Brendan O'Connor: Jailing of rapist is a victory for all victims
The letter of the law deferred to the spirit of humanity when Judge Carney sent Patrick O'Brien to prison
THERE was a disturbing undercurrent to the story of Fiona Doyle's abuse. Fiona has spoken about how, at the age of eight, she was known as her father's whore. Elsewhere, Fiona has said that her own mother would actually refer to as a whore, when she was beating her. It is a strange thing to call a child, isn't it?
But in fact Fiona Doyle thinks that her mother, who seems, as far as we can see, to be still standing by her husband, knew about the abuse. Can a woman really know that her husband is raping her daughter every time she goes to bingo and not do anything about it for nine years? Can that mother actually, in some weird way, blame the young girl? Can she really, as Fiona Doyle thinks, cast this young girl as the "other woman" in the marriage, as if a young child can be a temptress who seduces her own father, a sexual rival to the mother?

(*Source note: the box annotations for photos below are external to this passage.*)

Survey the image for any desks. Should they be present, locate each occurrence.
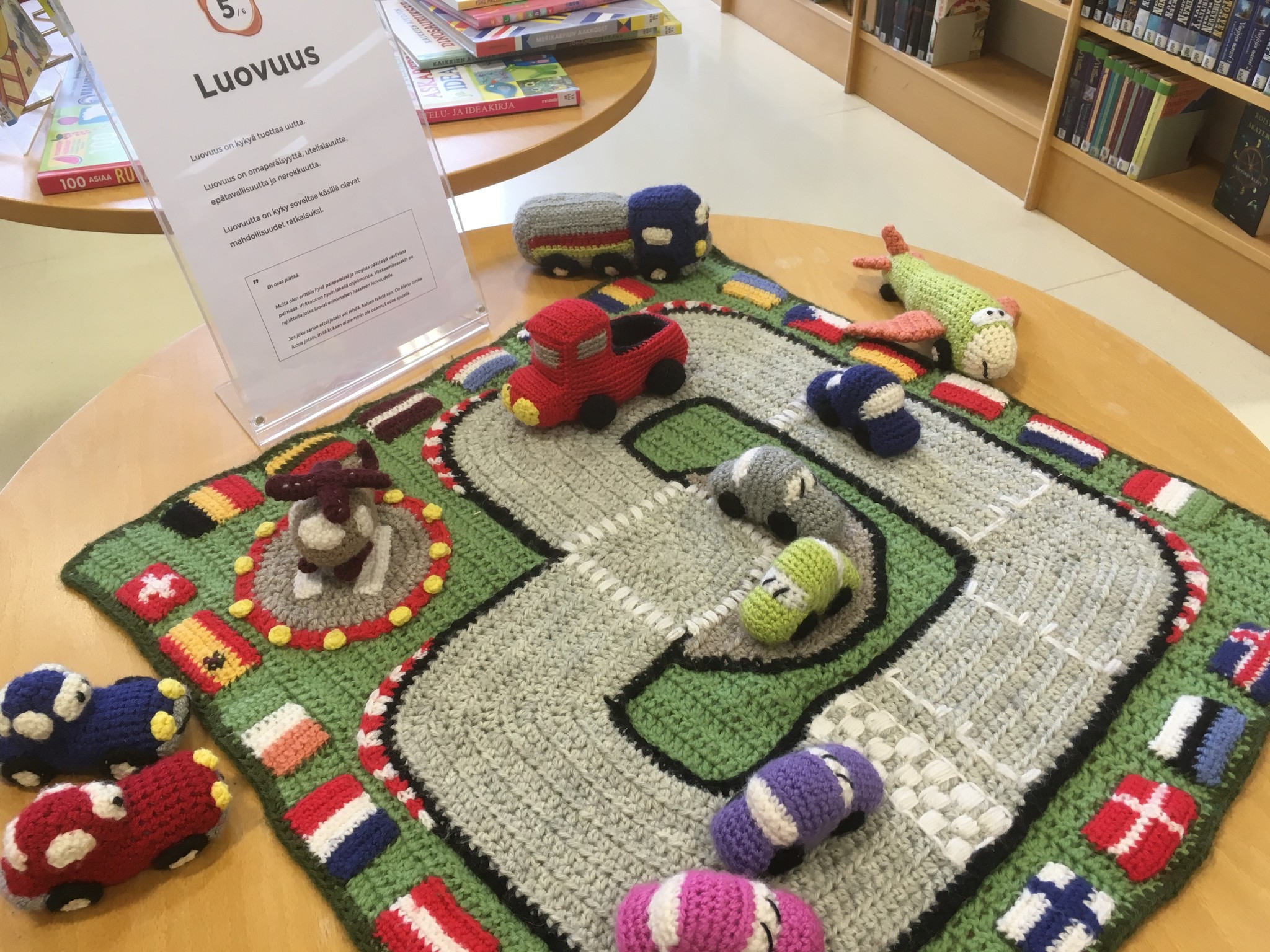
[1,216,1270,952]
[0,37,660,234]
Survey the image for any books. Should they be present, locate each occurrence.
[376,0,682,125]
[38,57,150,195]
[861,0,1270,236]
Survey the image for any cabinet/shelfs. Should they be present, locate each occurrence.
[708,0,1270,355]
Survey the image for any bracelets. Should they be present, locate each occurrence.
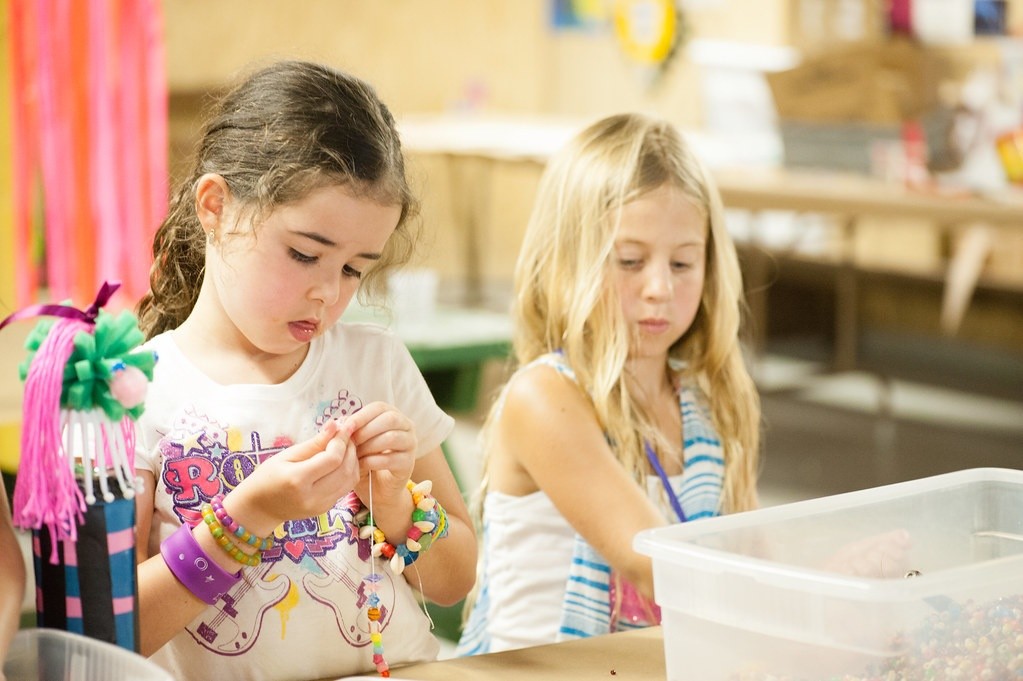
[203,493,275,566]
[349,477,448,575]
[159,522,244,605]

This disturbing thread was evidenced too in the mention of how Fiona Doyle dressed as a child. Patrick O'Brien had initially denied that he had raped his daughter as a matter of course for almost a decade. He claimed that his daughter was making up the accusations because, in his words, "I was very hard on her because of the way she was dressing". Again the suggestion that this young girl was some kind of tramp, who dressed inappropriately. Indeed, in this lie, Patrick O'Brien very much portrays himself as an upright man trying to protect his daughter, the "whore", from inviting unwanted attention. There is an undercurrent there that suggests she was "asking for it" in the way she dressed.